Distributed Computing

Setup Gleam Cluster Locally

Start a gleam master and several gleam agents

// start "gleam master" on a server
> go get github.com/chrislusf/gleam/distributed/gleam
> gleam master --address=":45326"

// start up "gleam agent" on some different servers or ports
> gleam agent --dir=2 --port 45327 --host=127.0.0.1
> gleam agent --dir=3 --port 45328 --host=127.0.0.1

Setup Gleam Cluster on Kubernetes

Install Kubernetes tools At the very least you will need a local K8s cluster, Docker & Kubectl. Docker Desktop provides all of this out the box.

Install Skaffold

Choose the appropriate binary here. For example, ARM64:

curl -Lo skaffold https://storage.googleapis.com/skaffold/releases/latest/skaffold-darwin-arm64 && \
sudo install skaffold /usr/local/bin/

Run Latest Version

cd ./k8s
skaffold run --profile base 

Use skaffold delete --profile base to bring the cluster down.

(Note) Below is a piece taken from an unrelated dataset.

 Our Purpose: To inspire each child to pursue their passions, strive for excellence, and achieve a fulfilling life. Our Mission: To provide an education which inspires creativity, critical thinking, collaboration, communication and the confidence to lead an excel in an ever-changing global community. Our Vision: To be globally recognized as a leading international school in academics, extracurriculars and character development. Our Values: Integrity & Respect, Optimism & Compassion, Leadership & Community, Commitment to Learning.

Alternately Build & Run Local Version

You can build a local copy of gleam for development with hot reloading:

cd ./k8s
skaffold dev --profile dev 

Change Execution Mode.

After the flow is defined, the Run() function can be executed in local mode or distributed mode.

  f := flow.New("")
  ...
  // 1. local mode
  f.Run()

  // 2. distributed mode
  import "github.com/chrislusf/gleam/distributed"
  f.Run(distributed.Option())
  f.Run(distributed.Option().SetMaster("master_ip:45326"))

Important Features

Status

Gleam is just beginning. Here are a few todo items. Welcome any help!

  • Add new plugin to read external data.
  • Add windowing functions similar to Apache Beam/Flink. (in progress)
  • Add schema support for each dataset.
  • Support using SQL as a flow step, similar to LINQ.
  • Add dataset metadata for better caching of often re-calculated data.

Especially Need Help Now:

  • Go implementation to read Parquet files.

Please start to use it and give feedback. Help is needed. Anything is welcome. Small things count: fix documentation, adding a logo, adding docker image, blog about it, share it, etc.

License

Licensed under the Apache License, Version 2.0 (the "License"); you may not use this file except in compliance with the License. You may obtain a copy of the License at

http://www.apache.org/licenses/LICENSE-2.0

Unless required by applicable law or agreed to in writing, software distributed under the License is distributed on an "AS IS" BASIS, WITHOUT WARRANTIES OR CONDITIONS OF ANY KIND, either express or implied. See the License for the specific language governing permissions and limitations under the License.